文句は言わせないといった口の利き方に、草波は眉を顰めた。だが飛葉は動じる風でもなく、オーク材のデスクに浅く腰をかける。

「生きてたところで、親玉は安全な場所でぬくぬくしてばっかで、表に出てきやしねぇんだ。美味いものをたらふく食らうクセに動きやしねぇ。それにバイクだとよ、首だけの方が運びやすいんだ、首だけの方が」

「尻尾を掴める策は、あるのか」

飛葉の軽口を聞き流した草波が問う。

「世界なら、連中の出入りしそうな飲み屋の見当がつくだろう。八百と二人、潜り込ませる。チンピラは……そうだな、オヤブンとチャーシュー。俺と両国とヘボは情報次第で動きを決める」

「必ず、朗報を持ち帰れ」

「安心しな。もとを正せば同じ悪党。奴らの尻尾の掴み方、息の根の止め方は、嫌ってほど知ってらぁ」

 飛葉は数枚の書類を懐にしまうと、振り向きもせずにオフィスのドアを押す。平均よりもやや小柄な飛葉の背中が、心なしか大きく見える。
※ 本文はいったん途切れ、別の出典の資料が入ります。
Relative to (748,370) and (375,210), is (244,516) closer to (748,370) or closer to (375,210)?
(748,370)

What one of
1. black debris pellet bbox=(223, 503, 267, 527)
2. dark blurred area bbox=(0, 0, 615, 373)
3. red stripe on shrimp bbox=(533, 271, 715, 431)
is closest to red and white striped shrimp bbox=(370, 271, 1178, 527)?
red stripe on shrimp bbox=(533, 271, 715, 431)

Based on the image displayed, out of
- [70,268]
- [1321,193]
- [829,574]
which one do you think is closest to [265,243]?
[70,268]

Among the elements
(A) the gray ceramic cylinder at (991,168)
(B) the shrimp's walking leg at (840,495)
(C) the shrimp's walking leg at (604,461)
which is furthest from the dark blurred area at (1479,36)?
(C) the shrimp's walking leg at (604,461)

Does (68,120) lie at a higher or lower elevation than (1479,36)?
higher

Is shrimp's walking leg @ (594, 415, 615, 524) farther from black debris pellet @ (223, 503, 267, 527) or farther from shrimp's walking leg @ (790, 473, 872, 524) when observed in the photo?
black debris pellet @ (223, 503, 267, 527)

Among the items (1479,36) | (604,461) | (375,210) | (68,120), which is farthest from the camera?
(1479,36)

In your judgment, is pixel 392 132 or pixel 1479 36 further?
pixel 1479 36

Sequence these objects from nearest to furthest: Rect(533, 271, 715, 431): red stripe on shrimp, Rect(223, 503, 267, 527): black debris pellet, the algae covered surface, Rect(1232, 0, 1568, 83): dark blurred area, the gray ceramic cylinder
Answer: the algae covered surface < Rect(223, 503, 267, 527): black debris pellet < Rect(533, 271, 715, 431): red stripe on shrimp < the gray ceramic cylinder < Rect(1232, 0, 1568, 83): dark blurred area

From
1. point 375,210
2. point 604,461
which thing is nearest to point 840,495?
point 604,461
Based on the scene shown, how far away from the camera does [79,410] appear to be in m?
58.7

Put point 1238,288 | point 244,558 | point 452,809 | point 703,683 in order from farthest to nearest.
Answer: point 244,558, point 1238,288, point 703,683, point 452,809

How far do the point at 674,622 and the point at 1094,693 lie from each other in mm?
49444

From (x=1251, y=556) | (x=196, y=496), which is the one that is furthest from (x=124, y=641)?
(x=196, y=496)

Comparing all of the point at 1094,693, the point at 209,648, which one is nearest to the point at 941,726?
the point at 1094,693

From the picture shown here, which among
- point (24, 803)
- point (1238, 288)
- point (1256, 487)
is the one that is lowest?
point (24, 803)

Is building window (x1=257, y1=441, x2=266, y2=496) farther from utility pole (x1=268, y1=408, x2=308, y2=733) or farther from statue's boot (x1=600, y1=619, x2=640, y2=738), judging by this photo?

 飛葉は既に悪党のねぐらの奥深く、その親玉が潜む穴を見つけた。部屋を後にする飛葉の纏う空気が、雄弁にそう物語る。

 遠からず、この件は飛葉達の暗躍によって解決するだろう。そう判断した草波は、つい先刻まで彼を患わせていた書類を一つにまとめ、処理済みの案件が沈黙する書類箱に放り込み、次の事件に関する書類に手を伸ばす。

 どんなに自分が、そして飛葉をはじめとするワイルド7のメンバーが必死になったところで、この世から悪党がいなくなる筈がない。賽の河原での石積み遊びのような徒労に、敢えて身を置く自分達を、善良な世間の人々は嘲笑うのだろう。だが嗤われても、悪し様に噂されようと、草波に現在の生き方を変えるつもりはなかった。何の非もない人間が罪に堕とされるのを目の当たりにしながらも、手を拱いているしかできない無力感を再び味わうくらいなら、この世の全てから忌み嫌われる方が救いがある。

 堂々巡りの思考を振り払おうと、草波は新しい煙草に火を点けた。ふと見ると、灰皿からは極端に短い吸い殻がこぼれ落ちそうになっている。彼は苦笑の混じる短い溜息を一つつき、中のものを落とさないよう、慎重な足取りで部屋の隅に行く。そして半分ほど水を張ったバケツの中に、ここ数時間ずっと燻り続けていた苛立ちを捨てた。


単にデスクワークに忙殺される草波さんが書きたかっただけです。
無精ヒゲを生やし、ちょっと気怠い風情の隊長はステキだと思います。
しかし、この人は煙草の煙で薫製になってそうな気も……。